Omdat de krijgsmacht oefent voor een gewapend conflict, zijn de dagelijkse verhoudingen daar al een beetje omgekeerd. Je woont en werkt er vaak achter rollen prikkeldraad tussen groen geschilderde gebouwen en loodsen. Links en rechts staan geschut en militaire voertuigen opgesteld. ‘s Nachts is het er doodstil, totdat er een bewakingspatrouille met een aangelijnde hond in het duister opdoemt. Het is een omgeving waarvan menigeen spontaan depressief wordt. Zelfs van ‘vredesmissies’ komen mensen terug met posttraumatische stress. Er is dan ook veel behoefte aan de vrijplaats die geestelijk verzorgers onderhouden. Boeddhistisch of van een andere signatuur, dat maakt in de praktijk niet zoveel uit.
Paul zegt
Beste Taigu, dank voor je bijdrage aan het BD, ik lees je stukken altijd met plezier en interesse. Dit stuk roept – met name tussen de regels door – vragen op waar ik graag dieper op in zou willen gaan, maar laat ik in deze reactie één detail uit je stuk verhelderen.

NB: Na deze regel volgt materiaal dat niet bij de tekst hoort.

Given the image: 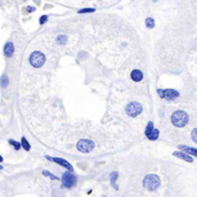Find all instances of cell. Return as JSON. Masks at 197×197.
Wrapping results in <instances>:
<instances>
[{"label":"cell","mask_w":197,"mask_h":197,"mask_svg":"<svg viewBox=\"0 0 197 197\" xmlns=\"http://www.w3.org/2000/svg\"><path fill=\"white\" fill-rule=\"evenodd\" d=\"M171 120H172V123H173L175 127H180V128H181V127H184V126L188 123L189 117H188V114L186 113L184 111L179 109V111H175L174 113L172 114Z\"/></svg>","instance_id":"cell-1"},{"label":"cell","mask_w":197,"mask_h":197,"mask_svg":"<svg viewBox=\"0 0 197 197\" xmlns=\"http://www.w3.org/2000/svg\"><path fill=\"white\" fill-rule=\"evenodd\" d=\"M143 186L145 189H148L149 191H152V190H156L157 188H159L160 186V179L158 175L156 174H149L144 178L143 180Z\"/></svg>","instance_id":"cell-2"},{"label":"cell","mask_w":197,"mask_h":197,"mask_svg":"<svg viewBox=\"0 0 197 197\" xmlns=\"http://www.w3.org/2000/svg\"><path fill=\"white\" fill-rule=\"evenodd\" d=\"M45 60H46V58H45L44 53L38 52V51H37V52H34V53L30 55V58H29L30 65H31L33 67H35V68L42 67V66L45 64Z\"/></svg>","instance_id":"cell-3"},{"label":"cell","mask_w":197,"mask_h":197,"mask_svg":"<svg viewBox=\"0 0 197 197\" xmlns=\"http://www.w3.org/2000/svg\"><path fill=\"white\" fill-rule=\"evenodd\" d=\"M76 148L78 151H81L83 153H88V152L92 151V149L95 148V143L90 139H80L76 144Z\"/></svg>","instance_id":"cell-4"},{"label":"cell","mask_w":197,"mask_h":197,"mask_svg":"<svg viewBox=\"0 0 197 197\" xmlns=\"http://www.w3.org/2000/svg\"><path fill=\"white\" fill-rule=\"evenodd\" d=\"M126 112H127V114L130 115V117H136L137 114H139L141 112H142V106H141V104H138L136 101H133V103L127 105Z\"/></svg>","instance_id":"cell-5"},{"label":"cell","mask_w":197,"mask_h":197,"mask_svg":"<svg viewBox=\"0 0 197 197\" xmlns=\"http://www.w3.org/2000/svg\"><path fill=\"white\" fill-rule=\"evenodd\" d=\"M61 180H62V184H64V187H66V188H72L73 186L76 184V176H75L74 174L69 173V172L64 173Z\"/></svg>","instance_id":"cell-6"},{"label":"cell","mask_w":197,"mask_h":197,"mask_svg":"<svg viewBox=\"0 0 197 197\" xmlns=\"http://www.w3.org/2000/svg\"><path fill=\"white\" fill-rule=\"evenodd\" d=\"M159 95L161 98H165L167 100H174L179 97V94L175 90H159Z\"/></svg>","instance_id":"cell-7"},{"label":"cell","mask_w":197,"mask_h":197,"mask_svg":"<svg viewBox=\"0 0 197 197\" xmlns=\"http://www.w3.org/2000/svg\"><path fill=\"white\" fill-rule=\"evenodd\" d=\"M145 135L148 136L149 139H157L158 136H159V131L158 129H155L153 128V123L152 122H149L148 127H147V130H145Z\"/></svg>","instance_id":"cell-8"},{"label":"cell","mask_w":197,"mask_h":197,"mask_svg":"<svg viewBox=\"0 0 197 197\" xmlns=\"http://www.w3.org/2000/svg\"><path fill=\"white\" fill-rule=\"evenodd\" d=\"M46 158H47L48 160H51V161H54V163H57V164L61 165L62 167L67 168V170H68L69 172H72V171H73V167H72V165H70V164H69L67 160H65V159H61V158H51V157H48V156H46Z\"/></svg>","instance_id":"cell-9"},{"label":"cell","mask_w":197,"mask_h":197,"mask_svg":"<svg viewBox=\"0 0 197 197\" xmlns=\"http://www.w3.org/2000/svg\"><path fill=\"white\" fill-rule=\"evenodd\" d=\"M4 53H5L6 57H12L13 53H14V45H13V43L8 42V43L5 45V47H4Z\"/></svg>","instance_id":"cell-10"},{"label":"cell","mask_w":197,"mask_h":197,"mask_svg":"<svg viewBox=\"0 0 197 197\" xmlns=\"http://www.w3.org/2000/svg\"><path fill=\"white\" fill-rule=\"evenodd\" d=\"M131 78L135 81V82H139V81H142L143 78V73L138 70V69H135L131 72Z\"/></svg>","instance_id":"cell-11"},{"label":"cell","mask_w":197,"mask_h":197,"mask_svg":"<svg viewBox=\"0 0 197 197\" xmlns=\"http://www.w3.org/2000/svg\"><path fill=\"white\" fill-rule=\"evenodd\" d=\"M184 152L189 153V155H192V156H196L197 157V149H194V148H188V147H184V145H181L180 147Z\"/></svg>","instance_id":"cell-12"},{"label":"cell","mask_w":197,"mask_h":197,"mask_svg":"<svg viewBox=\"0 0 197 197\" xmlns=\"http://www.w3.org/2000/svg\"><path fill=\"white\" fill-rule=\"evenodd\" d=\"M174 156H178L179 158H181V159H183V160H186V161H192V158L190 157V156H188V155H184V153H182V152H174Z\"/></svg>","instance_id":"cell-13"},{"label":"cell","mask_w":197,"mask_h":197,"mask_svg":"<svg viewBox=\"0 0 197 197\" xmlns=\"http://www.w3.org/2000/svg\"><path fill=\"white\" fill-rule=\"evenodd\" d=\"M67 42V37L64 36V35H60L57 37V39H55V43H57L58 45H65Z\"/></svg>","instance_id":"cell-14"},{"label":"cell","mask_w":197,"mask_h":197,"mask_svg":"<svg viewBox=\"0 0 197 197\" xmlns=\"http://www.w3.org/2000/svg\"><path fill=\"white\" fill-rule=\"evenodd\" d=\"M117 179H118V173H117V172H113V173L111 174V184L113 186L115 189H118V186H117V183H115Z\"/></svg>","instance_id":"cell-15"},{"label":"cell","mask_w":197,"mask_h":197,"mask_svg":"<svg viewBox=\"0 0 197 197\" xmlns=\"http://www.w3.org/2000/svg\"><path fill=\"white\" fill-rule=\"evenodd\" d=\"M0 84H1L3 88H7V86H8V77H7V75H3L1 76V78H0Z\"/></svg>","instance_id":"cell-16"},{"label":"cell","mask_w":197,"mask_h":197,"mask_svg":"<svg viewBox=\"0 0 197 197\" xmlns=\"http://www.w3.org/2000/svg\"><path fill=\"white\" fill-rule=\"evenodd\" d=\"M21 147H22V148H23L24 150H27V151H29V150H30V144H29V143H28V141H27V139H25L24 137L22 138V142H21Z\"/></svg>","instance_id":"cell-17"},{"label":"cell","mask_w":197,"mask_h":197,"mask_svg":"<svg viewBox=\"0 0 197 197\" xmlns=\"http://www.w3.org/2000/svg\"><path fill=\"white\" fill-rule=\"evenodd\" d=\"M9 142V144H12L16 150H20L21 149V143H19V142H15V141H13V139H9L8 141Z\"/></svg>","instance_id":"cell-18"},{"label":"cell","mask_w":197,"mask_h":197,"mask_svg":"<svg viewBox=\"0 0 197 197\" xmlns=\"http://www.w3.org/2000/svg\"><path fill=\"white\" fill-rule=\"evenodd\" d=\"M145 24H147L148 28H150V29H151V28L155 25V21H153L151 17H148V19L145 20Z\"/></svg>","instance_id":"cell-19"},{"label":"cell","mask_w":197,"mask_h":197,"mask_svg":"<svg viewBox=\"0 0 197 197\" xmlns=\"http://www.w3.org/2000/svg\"><path fill=\"white\" fill-rule=\"evenodd\" d=\"M43 174L45 175V176H48V178H51L52 180H59L57 176H55V175H53L52 173H50L48 171H43Z\"/></svg>","instance_id":"cell-20"},{"label":"cell","mask_w":197,"mask_h":197,"mask_svg":"<svg viewBox=\"0 0 197 197\" xmlns=\"http://www.w3.org/2000/svg\"><path fill=\"white\" fill-rule=\"evenodd\" d=\"M95 9L94 8H84V9H80L78 14H83V13H94Z\"/></svg>","instance_id":"cell-21"},{"label":"cell","mask_w":197,"mask_h":197,"mask_svg":"<svg viewBox=\"0 0 197 197\" xmlns=\"http://www.w3.org/2000/svg\"><path fill=\"white\" fill-rule=\"evenodd\" d=\"M191 138H192L194 142L197 143V128L192 129V131H191Z\"/></svg>","instance_id":"cell-22"},{"label":"cell","mask_w":197,"mask_h":197,"mask_svg":"<svg viewBox=\"0 0 197 197\" xmlns=\"http://www.w3.org/2000/svg\"><path fill=\"white\" fill-rule=\"evenodd\" d=\"M46 21H47V16H46V15H43V16L40 17V20H39V24L42 25V24H44Z\"/></svg>","instance_id":"cell-23"},{"label":"cell","mask_w":197,"mask_h":197,"mask_svg":"<svg viewBox=\"0 0 197 197\" xmlns=\"http://www.w3.org/2000/svg\"><path fill=\"white\" fill-rule=\"evenodd\" d=\"M27 9H28V12H34V11H35V8H34V7H28Z\"/></svg>","instance_id":"cell-24"},{"label":"cell","mask_w":197,"mask_h":197,"mask_svg":"<svg viewBox=\"0 0 197 197\" xmlns=\"http://www.w3.org/2000/svg\"><path fill=\"white\" fill-rule=\"evenodd\" d=\"M1 161H3V157H1V156H0V163H1Z\"/></svg>","instance_id":"cell-25"},{"label":"cell","mask_w":197,"mask_h":197,"mask_svg":"<svg viewBox=\"0 0 197 197\" xmlns=\"http://www.w3.org/2000/svg\"><path fill=\"white\" fill-rule=\"evenodd\" d=\"M0 170H3V166H0Z\"/></svg>","instance_id":"cell-26"}]
</instances>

Inderdaad, academici volgen een verkorte officiersopleiding aan de KMA. Daar waar artsen, advocaten, apothekers etc leren een wapen te hanteren, ligt er sinds een jaar of vier een juridisch verbod op het gebruik (en zelfs het aanraken) van wapens door geestelijk verzorgers bij de krijgsmacht. Tijdens de genoemde opleiding (ik volgde de opleiding drie jaar geleden, met veel plezier overigens) en daarbuiten raken we dus geen wapen meer aan. Klopt, daar wordt hier en daar wat van gevonden binnen de krijgsmacht, maar lang niet door iedereen. Herkenbaarheid en solidariteit hangen (tot dusver) niet af van een gelost schot of de intentie daartoe.
Wij GV’ers zijn ons bewust van de dilemma’s die hierbij op de loer liggen, de reflectie hierover is onderdeel van de reflectie op ons vak en onze rol binnen defensie, teveel naïviteit (een beetje is nodig in dit werk) kunnen we onszelf niet permitteren.
Ik deel van harte je mening dat er behoefte is aan de vrijplaats die GV’er bieden binnen de krijgsmacht en daarbuiten. Goed om te lezen dat het voor jou persoonlijk ook een verschil gemaakt heeft, gelukkig hoor ik dit vaker.